Maalesef içinde yaşadığımız dönem öyle bir dönem değil...

Peki, iyimser olamıyorsak, nasıl umutlu olacağız?

***

İyimser bakış, hayatın güçlüklerine gözlerini kapamayı gerektirir...

Kötümser bakış da bir açıdan iyimser bakış gibi tek yanlıdır...

Aradaki fark, birinin 'pembe', diğerinin 'kara' gözlük kullanmasıdır.

***

Umuda gelince...

O, ne iyimserliğe ihtiyaç duyar ne de kötümserliğe...

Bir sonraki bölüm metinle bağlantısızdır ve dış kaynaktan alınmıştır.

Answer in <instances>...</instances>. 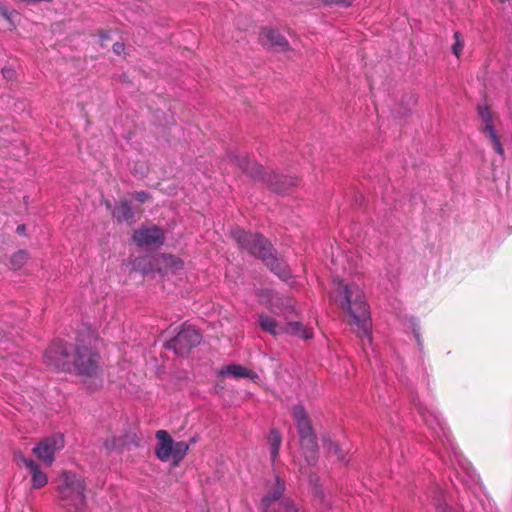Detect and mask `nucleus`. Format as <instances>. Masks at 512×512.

Onun varlık nedeni, çevremizin genellikle umutsuzluk yaratan etkenlerle dolu olmasıdır.

***

İngiliz akademisyen ve yazar Terry Eagleton, 'İyimser Olmayan Umut' adlı kitabında bu gerçeği şu sözlerle dile getirir:

'İyimser, sadece yüksek beklenti veya umutları olan biri olmakla kalmaz. Zira bütün müzmin kasavetine rağmen bir kötümser de belli bir konuda olumlu hisler içine girebilir. Ayrıca olayların genel olarak iyiye doğru seyredeceğini düşünmeyen biri de pekala umut besleyebilir. İyimser ise daha ziyade, sırf iyimser olduğu için hayata karşı asi tutum sergileyen biridir. İyimser kişi hoş sonuçlar bekler çünkü onun tarzı budur. Böyle olunca da kişinin mutlu olmak için bazı nedenleri olması gerektiğini göremez.'

Eagleton, buradan hareketle, yarısı dolu bir bardağa bakan iyimserin bardağın dolu tarafını, kötümserin ise boş tarafını gördüğünü söyleyen 'özdeyiş' ile' dalga geçer ve şöyle devam eder:

'Bu imaj alışılagelmiş önyargılarınızı herhangi bir biçimde sorgulamanıza vesile olamaz.Yani imajın kendisinde nesnel anlamda değişime açık hiçbir şey yoktur. Mizaç itibariyle kaygısız da olsanız, huysuz da olsanız, bardakta görüp göreceğiniz sıvı miktarı aynıdır.'

***

Bu gerçekler ışığında 2021'in muhtemel dünyasına baktığımızda ne görüyoruz?...

İster iyimser olalım ister kötümser, tablo ortada...

Önümüzdeki yıl da her zamanki sıkıntılara ek olarak ne zaman sona ereceği belli olmayan ve şimdiden iki milyona yakın insanın yaşamına son veren pandemi tarafından kasıp kavrulan zorluklarla dolu bir dünyada yaşamaya devam edeceğiz.

***

Ülkemiz, bu 'karanlık' dünyanın en sorunlu bölgelerinden birinde yer alıyor ve yıllardır yaşamımızın her yönünü törpüleyen ekonomik ve siyasal güçlükler giderek şiddetleniyor...

Koşullar öyle berbat ki, 'pembe' gözlük taşıyanların iyimserlik pompalamaya yönelik tüm çabalarına rağmen objektif durum artık toplumdan gizlenemiyor...

Dolayısıyla, 'kara' gözlüklere gerek kalmıyor!

***

Aslında yaşam, insanlar için her zaman güçlüklerle dolu olmuş...

'Yeni yıl' dolayısıyla yapılan geleneksel kutlamaları doğuran şey de bu gerçek...

Çünkü en güç koşullarda bile gülüp eğlenebilmek, güçlüklere ve kötülüklere karşı mücadeleye katkıda bulunabiliyor.

***

O nedenle...

Dünya hiç de eğlenceli bir yer olmasa ve pandeminin getirdiği 'kapanma' dolayısıyla toplu olarak gülüp eğlenme imkanımız kalmasa bile, yeni yıla en azından sevdiklerimizle, dostlarımızla birlikte umutlarımızı tazeleyerek girelim... Koşullar onlarla birlikte olmamızı engelliyorsa, varlıklarını yanımızda hissedelim...

Ve yeni yılda umutsuzluk yaratan etkenlere karşı daha güçlü bir şekilde mücadele edelim.